Other Less Common (but Important) Forms
Other common forms include: (a) Form 8621 (Return by U.S. Shareholder of a Passive Foreign Investment Company or Qualified Electing Fund); (b) Form 8804 (Annual Return for Partnership Withholding Tax); (c) Form 8895 (Foreign Partner’s Information Statement of Withholding Tax); (d) Form 8832 (Entity Classification Election); (e) Form 8833 (Treaty Based Return Position Disclosure Statement); (f) Form 8854 (Expatriation Information Return for those giving up US Citizenship or surrendering their Permanent Residency); and (g) Form 8873 (Extraterritorial Income Exclusion).
As illustrated above, the Federal filing requirements with regard to foreign financial interests are complex and various. Although this article is a great starting point for practitioners and taxpayers alike, it is no substitute for more comprehensive tax advice.
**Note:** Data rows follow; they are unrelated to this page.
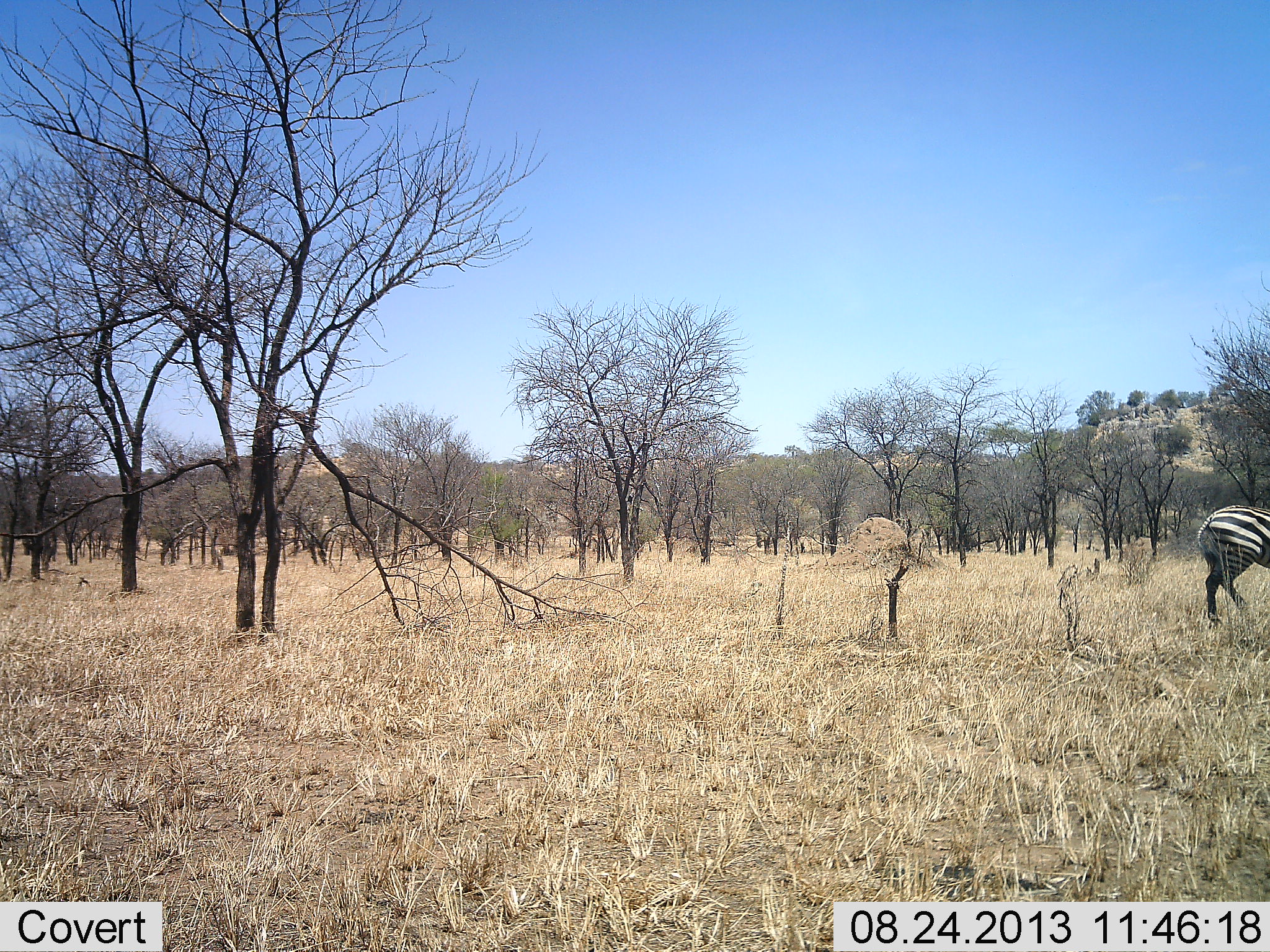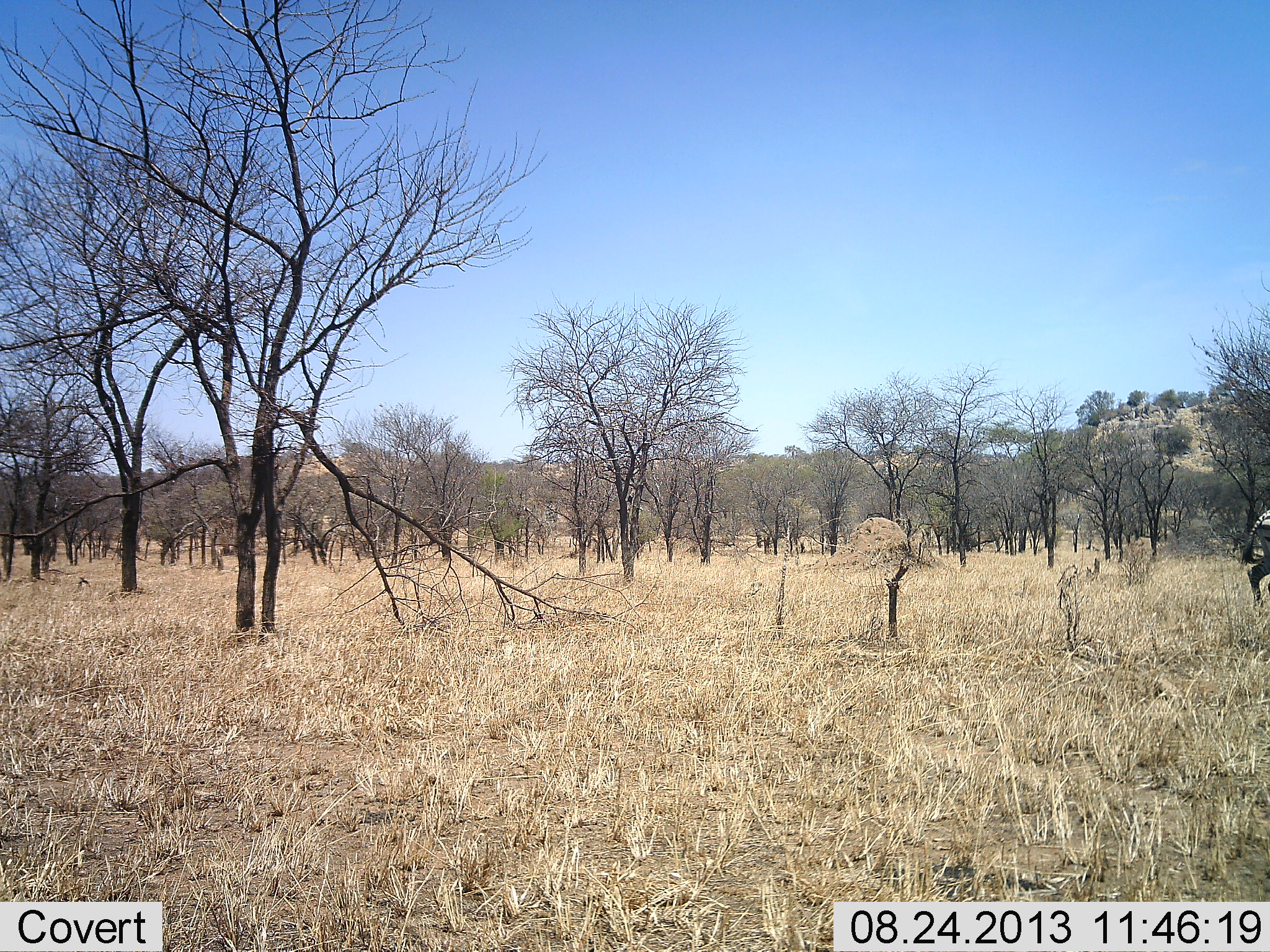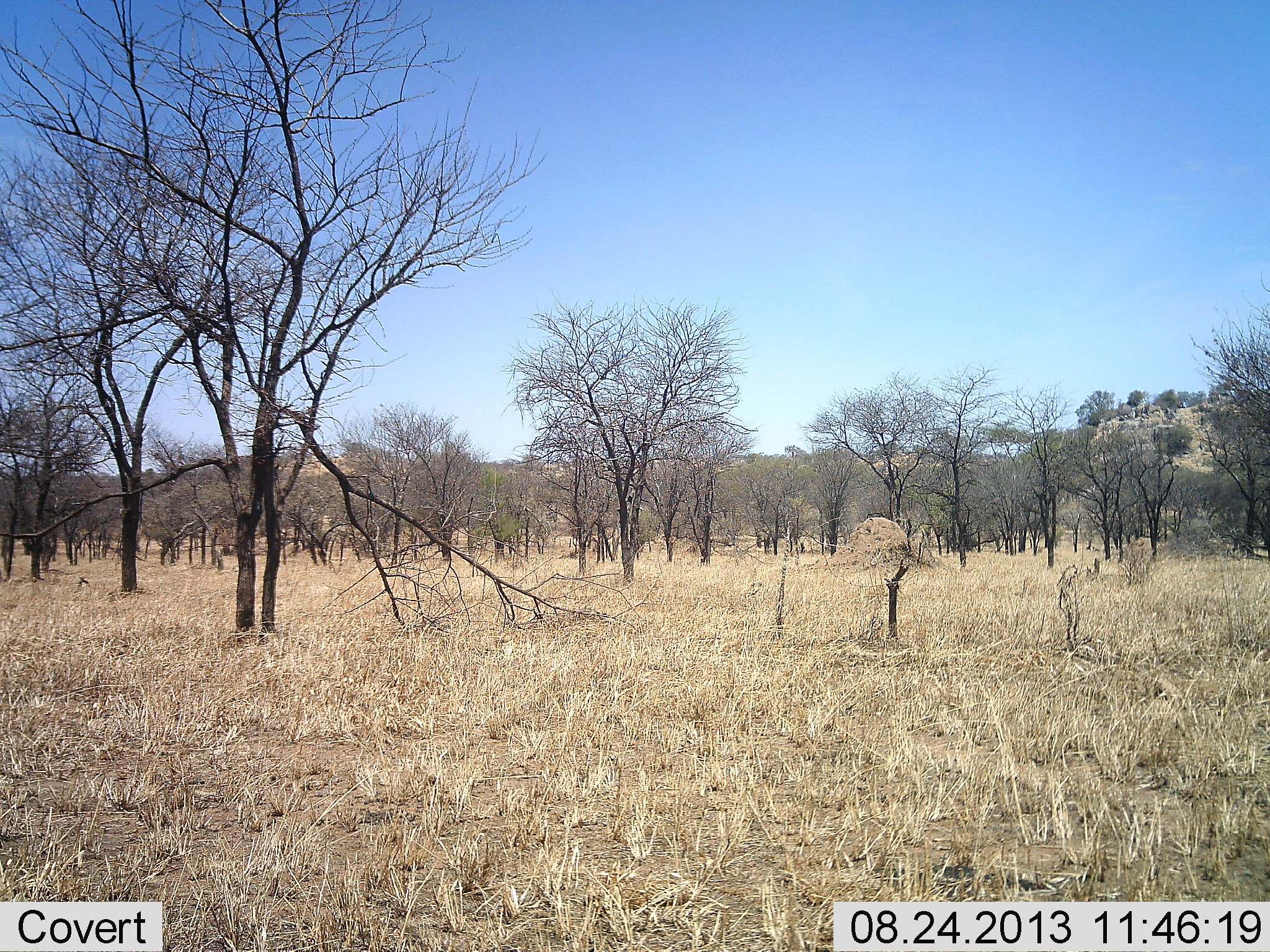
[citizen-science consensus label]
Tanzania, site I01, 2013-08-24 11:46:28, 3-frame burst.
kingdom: Animalia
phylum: Chordata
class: Mammalia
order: Perissodactyla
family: Equidae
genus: Equus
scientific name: Equus quagga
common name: plains zebra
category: zebra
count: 1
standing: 7%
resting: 0%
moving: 93%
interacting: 0%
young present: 0%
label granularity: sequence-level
The penalties are much too substantial to miss a single filing requirement or deadline.
 See Internal Revenue Notice 2015-86 (June 10, 2015) (available at https://www.irs.gov/newsroom/taxpayers-with-foreign-assets-may-have-fbar-and-fatca-filing-requirements-in-june).
 Instructions for FinCEN Form 114 (FBAR) may be found at https://www.fincen.gov/sites/default/files/shared/FBAR%20Line%20Item%20Filing%20Instructions.pdf.
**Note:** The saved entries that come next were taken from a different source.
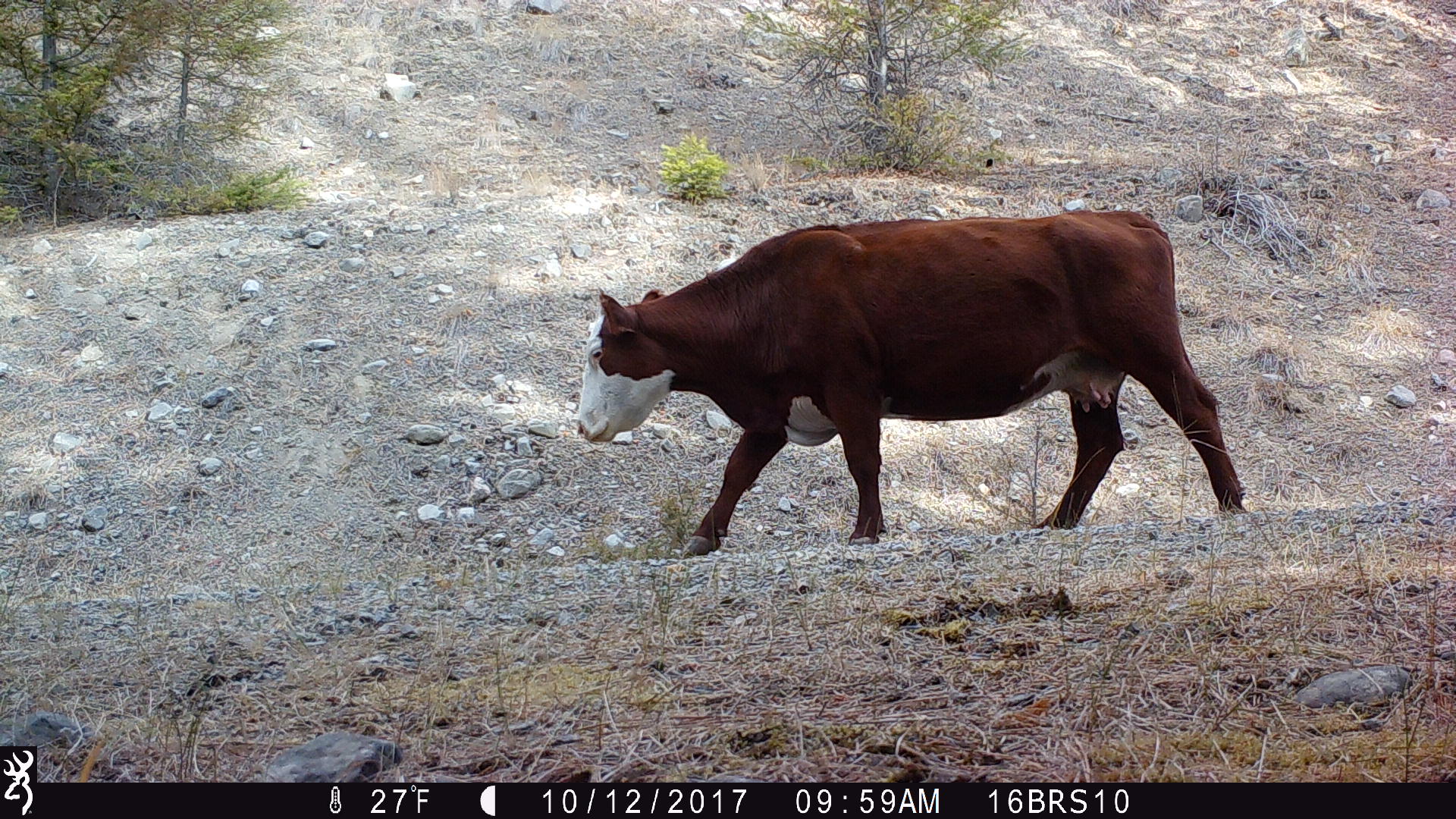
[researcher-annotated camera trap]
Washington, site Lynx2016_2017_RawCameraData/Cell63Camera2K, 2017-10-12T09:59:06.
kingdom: Animalia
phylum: Chordata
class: Mammalia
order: Artiodactyla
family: Bovidae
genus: Bos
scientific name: Bos taurus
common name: domestic cattle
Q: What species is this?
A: Domestic cattle (Bos taurus).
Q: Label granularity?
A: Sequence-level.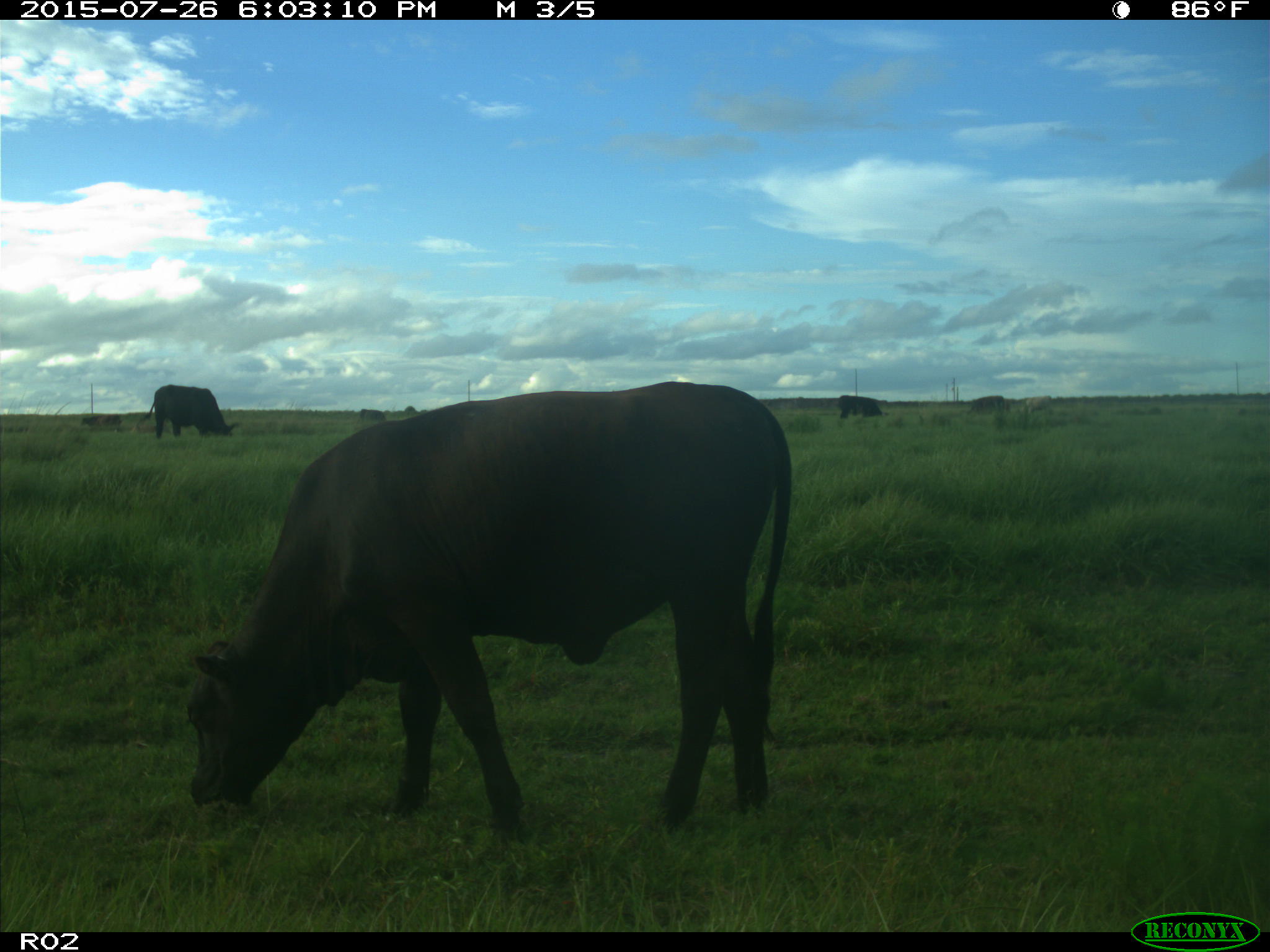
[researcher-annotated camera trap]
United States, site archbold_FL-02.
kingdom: Animalia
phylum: Chordata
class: Mammalia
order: Artiodactyla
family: Bovidae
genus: Bos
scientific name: Bos taurus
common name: domestic cow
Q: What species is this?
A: Bos taurus (domestic cow).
 Importantly, the Treasury Department’s official exchange rate is the only one accepted for a FBAR purposes. These rates can be found at https://fiscal.treasury.gov/reports-statements/treasury-reporting-rates-exchange/.
 See 31 C.F.R. § 1010.350(e)(2) (“Other Financial Interest”).
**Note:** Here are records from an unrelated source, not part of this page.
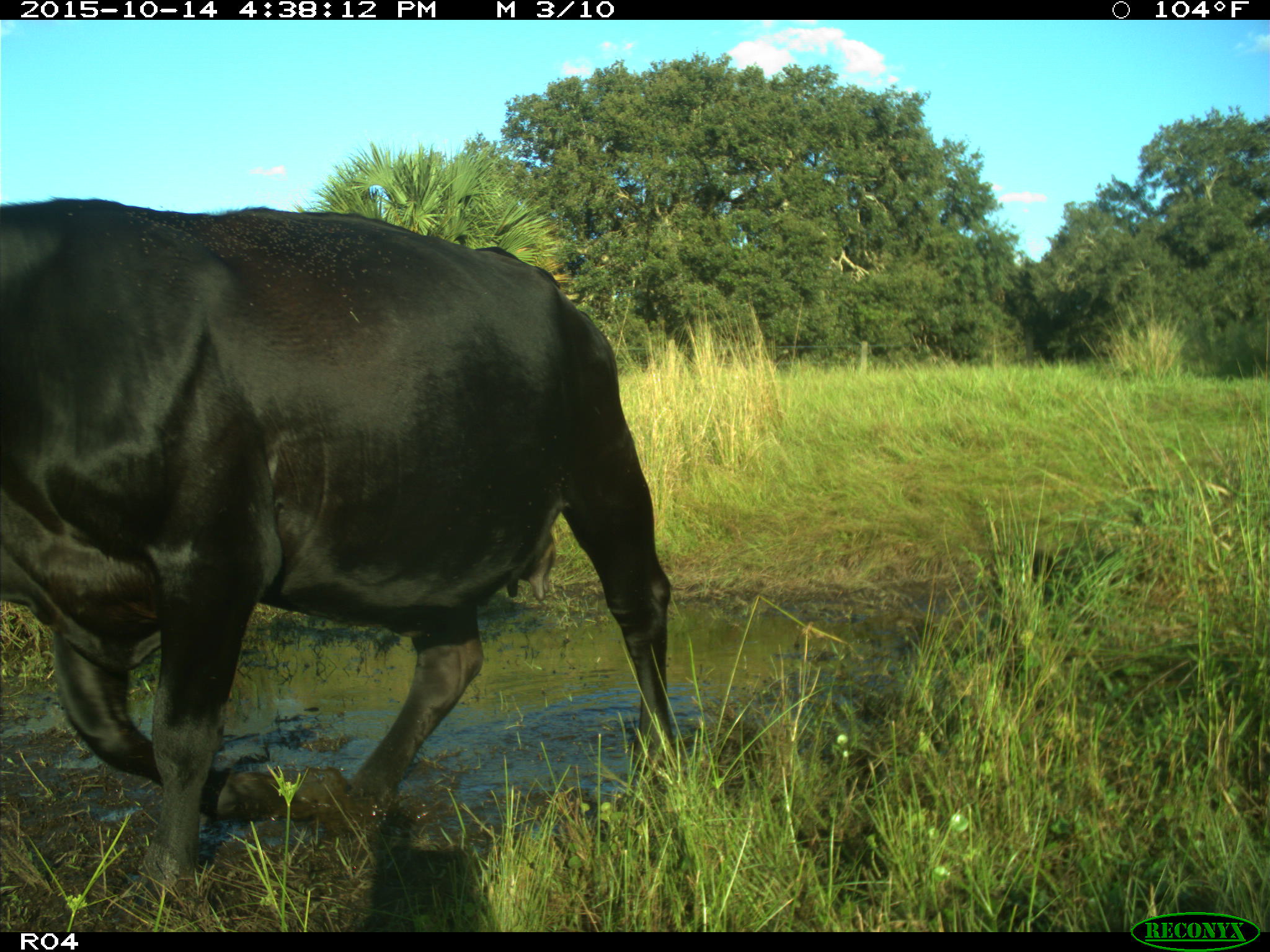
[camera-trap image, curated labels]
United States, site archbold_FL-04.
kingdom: Animalia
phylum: Chordata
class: Mammalia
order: Artiodactyla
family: Bovidae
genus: Bos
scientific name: Bos taurus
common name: domestic cow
 The civil FBAR penalties are found under 31 U.S.C. § 5314. The criminal FBAR penalties are found under 31 U.S.C. § 5322.
 There is a split of authority whether the IRS may enforce the statutory maximum (50% of the account balance) in excess of $100,000. We will discuss this split of authority in a later post.
 A controlled foreign corporation (CFC) is a foreign corporation that has a U.S. shareholder or shareholders that own more than 50% of the total combined voting power of all classes of stock or the total value of stock of the corporation.